■ EXCERPT PROVIDED

# A Full Court Press on the French Press!



## eagle2250 (Mar 24, 2006)

Some time back member orange fury, in post #779 of the "What Are You Drinking" thread, featured a photo of a French Press and proclaimed the inherent superiority of a cup of coffee made by said method. My gastronomic passions inflamed I rushed right out and purchased the requisite French press, a "bodum Chambord 8 Cup Press," though let the record show that their definition of the volume of a cup and mine (mine's way bigger!)are drastically different. Also picked up some coarsely ground coffee. Brought it all home and prepared my first pot of "pressed coffee...and it was good...not great, but certainly very good. However, given the glass carafe, my second cup (and this just about emptied the 8 cup 'bodum Chanbord') was unsatisfactorily cooler than the first. 

Hence a second shopping foray, resulting in the purchase of a second press, a "frieling French Solution" (their labeling, not mine!), which featured an insulated stainless steel carafe. The freiling did indeed solve the problem of the cold second cup and eliminated the few grounds that always seem to make their way into the cup of joe made with the bodum Chambord. At this point my collector's instinct kicked in and I went shopping in search of a third example of the French press to add to my collection(!), resulting in the purchase of a coffee press offered by le Creuset in stoneware....a better insulator than the glass carafe, but the worst of my little group in terms of producing a cup of Joe, absent residual grounds in our cup! Bottom line seems to be a French press yields a very good cup of coffee, but not that much better than coffee properly brewed by other methods and if a few wayward grounds in your cup creep you out, a press is not the coffee maker for you.

■ TASK SET
1 > Say whether each statement agrees with the forum post on French presses, answering yes or no and quoting the words of the post that decide it: (a) The first press purchased was a bodum Chambord 8 Cup Press. (b) The frieling press has a glass carafe. (c) The le Creuset press did best at keeping grounds out of the cup.
2 > Repeat the forum post on French presses word for word, from "# A Full Court" up to and including "than the first.".
The lines after the forum post on French presses come from a separate source.

Spatial questions based on scenes

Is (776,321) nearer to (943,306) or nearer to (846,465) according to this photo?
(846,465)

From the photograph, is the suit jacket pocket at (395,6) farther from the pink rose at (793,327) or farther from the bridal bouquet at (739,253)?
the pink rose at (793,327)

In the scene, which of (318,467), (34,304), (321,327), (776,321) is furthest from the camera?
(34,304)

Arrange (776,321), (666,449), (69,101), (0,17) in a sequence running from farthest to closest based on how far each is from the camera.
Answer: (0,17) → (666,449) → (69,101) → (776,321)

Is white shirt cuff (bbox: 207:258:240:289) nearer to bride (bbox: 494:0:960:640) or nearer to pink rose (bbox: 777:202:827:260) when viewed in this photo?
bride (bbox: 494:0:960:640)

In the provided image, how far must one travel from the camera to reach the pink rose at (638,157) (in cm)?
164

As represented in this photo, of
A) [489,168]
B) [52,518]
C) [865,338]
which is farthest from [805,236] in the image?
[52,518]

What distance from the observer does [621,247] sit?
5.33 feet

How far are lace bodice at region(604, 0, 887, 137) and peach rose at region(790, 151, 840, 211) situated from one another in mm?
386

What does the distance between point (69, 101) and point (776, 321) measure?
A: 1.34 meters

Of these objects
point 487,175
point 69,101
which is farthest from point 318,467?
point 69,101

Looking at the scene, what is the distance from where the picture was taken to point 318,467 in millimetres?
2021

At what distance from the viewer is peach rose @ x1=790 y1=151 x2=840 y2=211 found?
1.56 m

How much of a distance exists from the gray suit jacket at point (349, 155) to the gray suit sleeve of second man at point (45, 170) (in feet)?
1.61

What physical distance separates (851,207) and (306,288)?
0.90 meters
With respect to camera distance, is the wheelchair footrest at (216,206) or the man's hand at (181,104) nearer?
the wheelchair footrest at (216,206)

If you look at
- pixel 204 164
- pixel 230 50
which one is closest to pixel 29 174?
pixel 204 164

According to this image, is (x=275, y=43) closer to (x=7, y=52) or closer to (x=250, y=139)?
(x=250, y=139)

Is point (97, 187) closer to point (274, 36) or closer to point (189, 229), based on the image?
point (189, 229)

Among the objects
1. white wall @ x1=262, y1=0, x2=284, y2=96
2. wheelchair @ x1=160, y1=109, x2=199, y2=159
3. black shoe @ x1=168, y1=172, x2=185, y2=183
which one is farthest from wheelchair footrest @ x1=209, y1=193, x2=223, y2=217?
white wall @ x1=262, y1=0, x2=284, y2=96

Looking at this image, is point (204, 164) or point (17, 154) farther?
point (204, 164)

■ ANSWERS FOR THE TASKS
1 >
(a) Yes: "purchased the requisite French press, a "bodum Chambord 8 Cup Press,""
(b) No: "which featured an insulated stainless steel carafe"
(c) No: "but the worst of my little group in terms of producing a cup of Joe, absent residual grounds in our cup!"

2 >
# A Full Court Press on the French Press!



## eagle2250 (Mar 24, 2006)

Some time back member orange fury, in post #779 of the "What Are You Drinking" thread, featured a photo of a French Press and proclaimed the inherent superiority of a cup of coffee made by said method. My gastronomic passions inflamed I rushed right out and purchased the requisite French press, a "bodum Chambord 8 Cup Press," though let the record show that their definition of the volume of a cup and mine (mine's way bigger!)are drastically different. Also picked up some coarsely ground coffee. Brought it all home and prepared my first pot of "pressed coffee...and it was good...not great, but certainly very good. However, given the glass carafe, my second cup (and this just about emptied the 8 cup 'bodum Chanbord') was unsatisfactorily cooler than the first.